- Document section -
What’s more, the women’s compartment of the Delhi Metro has since evolved into more than just a medium to get from Point A to Point B. The Metro commute offers travellers anywhere between a blissful few minutes to a couple of hours of free time. Women are using that time to do what they want.

 

On the morning commute, many catch up on sleep, still more read books and newspapers, some listen to music on their cellphones and iPods, some play phone games and some pass the time just watching other people. Author Kamla Bhasin, 67, says she loves to watch people on the Metro. There are women clad in all kinds of saris, fashionable dresses, pants, jeans, skirts, shorts, salwar-kameez, and what Bhasin finds most heartening, they’re almost always in “sensible shoes”.

- Assignment -
Please continue the passage about women's use of their commute time in the Delhi Metro's women's compartment, starting after its last sentence. The data after this point comes from a separate source.

- Dataset extract -
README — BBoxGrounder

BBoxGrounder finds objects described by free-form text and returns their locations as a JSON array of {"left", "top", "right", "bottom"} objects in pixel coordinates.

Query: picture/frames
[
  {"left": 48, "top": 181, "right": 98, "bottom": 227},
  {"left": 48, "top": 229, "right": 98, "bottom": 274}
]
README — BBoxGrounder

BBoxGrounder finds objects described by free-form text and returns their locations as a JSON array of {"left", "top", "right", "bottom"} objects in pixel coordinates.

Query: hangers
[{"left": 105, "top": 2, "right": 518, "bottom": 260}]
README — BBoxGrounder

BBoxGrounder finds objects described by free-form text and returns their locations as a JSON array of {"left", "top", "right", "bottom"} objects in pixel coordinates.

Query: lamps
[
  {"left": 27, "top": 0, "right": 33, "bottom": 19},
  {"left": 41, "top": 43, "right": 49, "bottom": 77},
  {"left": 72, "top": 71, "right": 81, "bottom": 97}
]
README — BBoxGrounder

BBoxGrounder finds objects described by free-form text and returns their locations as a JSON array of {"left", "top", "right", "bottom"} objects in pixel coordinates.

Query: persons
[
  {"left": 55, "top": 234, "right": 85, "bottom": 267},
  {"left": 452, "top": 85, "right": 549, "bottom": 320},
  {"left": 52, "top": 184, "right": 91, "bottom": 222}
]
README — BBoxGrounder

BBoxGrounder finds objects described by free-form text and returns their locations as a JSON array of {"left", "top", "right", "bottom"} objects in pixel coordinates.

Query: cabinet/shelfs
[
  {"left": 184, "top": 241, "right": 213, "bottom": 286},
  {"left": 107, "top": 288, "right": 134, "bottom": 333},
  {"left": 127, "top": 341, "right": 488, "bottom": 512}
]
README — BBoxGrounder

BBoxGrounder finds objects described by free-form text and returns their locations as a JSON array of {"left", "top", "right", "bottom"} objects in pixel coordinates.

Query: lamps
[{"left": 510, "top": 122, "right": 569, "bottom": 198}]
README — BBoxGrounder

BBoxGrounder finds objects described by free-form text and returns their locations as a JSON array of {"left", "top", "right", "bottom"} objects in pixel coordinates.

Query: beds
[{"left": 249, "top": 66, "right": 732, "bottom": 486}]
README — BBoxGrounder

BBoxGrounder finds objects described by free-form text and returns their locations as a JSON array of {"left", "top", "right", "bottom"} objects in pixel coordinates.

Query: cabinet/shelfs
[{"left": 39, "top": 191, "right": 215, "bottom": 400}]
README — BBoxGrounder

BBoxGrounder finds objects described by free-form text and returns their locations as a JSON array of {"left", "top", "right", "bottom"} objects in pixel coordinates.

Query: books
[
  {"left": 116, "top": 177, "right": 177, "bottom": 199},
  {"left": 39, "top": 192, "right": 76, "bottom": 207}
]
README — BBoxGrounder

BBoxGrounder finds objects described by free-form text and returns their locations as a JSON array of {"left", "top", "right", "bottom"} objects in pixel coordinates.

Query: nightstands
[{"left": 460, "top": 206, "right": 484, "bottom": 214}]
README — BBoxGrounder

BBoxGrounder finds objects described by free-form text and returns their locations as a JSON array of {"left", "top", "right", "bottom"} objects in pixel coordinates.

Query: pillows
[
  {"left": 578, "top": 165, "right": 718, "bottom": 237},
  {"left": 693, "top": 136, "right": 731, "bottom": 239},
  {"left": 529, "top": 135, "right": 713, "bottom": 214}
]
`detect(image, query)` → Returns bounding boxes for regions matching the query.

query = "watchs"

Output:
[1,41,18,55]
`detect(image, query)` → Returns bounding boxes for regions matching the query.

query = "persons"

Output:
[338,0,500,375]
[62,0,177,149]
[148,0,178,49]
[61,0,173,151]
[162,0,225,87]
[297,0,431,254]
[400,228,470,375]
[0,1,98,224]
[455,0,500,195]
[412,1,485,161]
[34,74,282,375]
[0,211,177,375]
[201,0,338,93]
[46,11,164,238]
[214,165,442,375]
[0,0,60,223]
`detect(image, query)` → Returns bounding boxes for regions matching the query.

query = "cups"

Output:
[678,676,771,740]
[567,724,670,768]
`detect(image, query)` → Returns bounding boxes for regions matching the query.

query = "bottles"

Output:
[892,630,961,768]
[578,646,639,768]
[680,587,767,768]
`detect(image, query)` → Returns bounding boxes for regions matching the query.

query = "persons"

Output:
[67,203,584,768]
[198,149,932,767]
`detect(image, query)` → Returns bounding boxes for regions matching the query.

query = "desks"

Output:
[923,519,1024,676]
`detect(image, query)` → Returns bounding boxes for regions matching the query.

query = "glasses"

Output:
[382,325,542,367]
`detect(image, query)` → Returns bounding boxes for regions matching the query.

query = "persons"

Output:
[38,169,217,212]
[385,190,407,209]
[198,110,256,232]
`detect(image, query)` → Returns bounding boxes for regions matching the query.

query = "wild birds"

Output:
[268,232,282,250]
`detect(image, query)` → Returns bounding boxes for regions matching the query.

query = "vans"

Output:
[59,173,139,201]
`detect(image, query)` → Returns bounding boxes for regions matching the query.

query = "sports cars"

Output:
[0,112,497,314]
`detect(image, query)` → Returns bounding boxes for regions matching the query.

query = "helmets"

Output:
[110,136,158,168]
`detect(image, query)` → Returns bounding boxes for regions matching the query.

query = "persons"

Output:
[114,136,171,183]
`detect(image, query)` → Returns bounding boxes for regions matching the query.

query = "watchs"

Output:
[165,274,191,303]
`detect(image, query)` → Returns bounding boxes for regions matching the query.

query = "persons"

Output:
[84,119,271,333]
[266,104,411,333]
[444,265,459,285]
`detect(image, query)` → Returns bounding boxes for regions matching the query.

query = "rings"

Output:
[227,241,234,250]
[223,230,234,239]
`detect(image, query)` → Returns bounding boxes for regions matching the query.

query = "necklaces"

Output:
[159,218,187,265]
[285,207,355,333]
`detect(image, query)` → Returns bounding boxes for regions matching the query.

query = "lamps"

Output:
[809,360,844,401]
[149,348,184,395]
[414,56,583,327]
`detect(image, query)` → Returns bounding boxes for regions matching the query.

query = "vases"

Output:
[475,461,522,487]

- Answer -
Many women spend their time talking—on phones or to friends they’re travelling with. As the peak traffic gathers each day from 8-11am and again from 5-8pm, the decibel level rises. There are nearly 300 women packed in a compartment that has seating for around 50. Most days, there’s a cacophony of sounds. It’s hard to not overhear snippets; about how one was able to get a bargain on bottle gourds and apples today, how another aced a test after studying for 3 hours; and how a third who has just moved to Delhi can’t get over the hardwater problem in her locality. Conversations about finding friends through Facebook and making plans to watch BA Pass over the weekend mingle with the voice-recorded message blaring the station name and other announcements that few regulars heed.

 

The compartment is a place only for women. It’s a space they guard jealously too. Any man who feigns ignorance of the rule denying him entry because he is an out-of-towner or first-time Metro user is promptly shown the door.

 

There’s a fine of Rs.250 for men caught travelling in the women’s coach. As of 30 June, the Delhi Metro has fined 35,482 passengers for “unlawful entry into the coach reserved for ladies”. The objective, of course, is not to collect money but to deter men from getting into that compartment, says Mohinder Yadav, senior public relations officer (operations), DMRC.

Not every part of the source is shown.